EXERCISE TASK 1
Copy word for word the part of the saved entries that opens with the line containing "Which is pixel" and runs through the end of the saved entries.

SELECTED EXTRACT
>> BEGIN

In a step 250, post baking of the upper layer 151, to render it resistant to subsequent operations, and cleaning of the upper window 152 are performed by means of plasma etching in Oxygen, which burns the organic residues and chemically activates the Gold in the layer 172 covering the Tantalum of the layer 126, in order to promote the operation described in the next step.

In a step 251, described with the aid of Fig. 22, electro-deposition of electrolytic Copper is performed in the upper window 152, in such a way as to form a sacrificial layer 154, of thickness substantially equal to that of the upper layer 151 of photoresist. The chemical activation of the Gold surface, referred to in the previous step, permits the start of deposition of Copper that is uniform over all the surface constituting the bottom of the upper window 152, and simultaneous on all the dice 161 belonging to the wafer 160.

The electrolytic Copper is deposited only in correspondence with the upper window 152 as the latter is in communication with the layer 126, which forms a conducting and equipotential surface electrically connected to a voltage having a value in function of the parameters of the bath, whereas all the remaining surfaces are covered by the upper layer 151 of photoresist.

The composition of the electrolytic bath and the relative additives are selected in such a way as to obtain a horizontal growth factor, i.e. parallel to the x and y axes, substantially equal to the vertical growth factor, i.e. parallel to the z axis, in such a way that, after a vertical growth substantially equal to the thickness of the upper layer 151 of photoresist, the area above the channels 167 is entirely covered by the copper. The upper surface of the copper grown in correspondence with the channels 167 is only partly planarized; the greater the thickness of copper employed, the better the planarization.

>> END

(Saved entries)
>> BEGIN

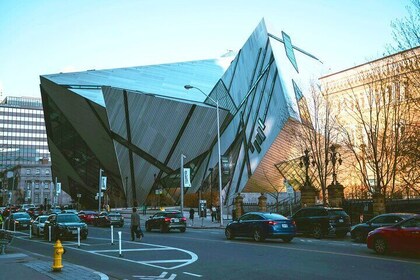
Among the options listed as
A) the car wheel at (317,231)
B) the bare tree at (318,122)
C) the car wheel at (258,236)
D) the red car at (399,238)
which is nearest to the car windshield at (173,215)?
the car wheel at (258,236)

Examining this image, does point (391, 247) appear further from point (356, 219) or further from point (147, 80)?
point (147, 80)

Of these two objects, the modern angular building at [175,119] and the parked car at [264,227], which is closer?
the parked car at [264,227]

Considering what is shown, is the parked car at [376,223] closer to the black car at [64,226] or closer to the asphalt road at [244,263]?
the asphalt road at [244,263]

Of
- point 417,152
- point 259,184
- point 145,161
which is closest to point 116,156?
point 145,161

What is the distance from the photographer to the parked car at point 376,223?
18.1 metres

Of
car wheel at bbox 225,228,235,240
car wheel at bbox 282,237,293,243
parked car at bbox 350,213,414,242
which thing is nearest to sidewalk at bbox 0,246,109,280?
car wheel at bbox 282,237,293,243

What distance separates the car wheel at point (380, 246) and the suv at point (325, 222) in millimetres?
6946

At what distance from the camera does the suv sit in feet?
73.2

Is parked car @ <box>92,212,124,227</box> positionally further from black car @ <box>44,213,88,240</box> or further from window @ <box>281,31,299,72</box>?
window @ <box>281,31,299,72</box>

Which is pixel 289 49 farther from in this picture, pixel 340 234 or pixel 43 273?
pixel 43 273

>> END

EXERCISE TASK 2
According to the passage on copper electro-deposition, what is the thickness of the sacrificial layer 154 substantially equal to?

RESPONSE 1
Which is pixel 289 49 farther from in this picture, pixel 340 234 or pixel 43 273?
pixel 43 273

RESPONSE 2
The thickness of the upper layer 151 of photoresist.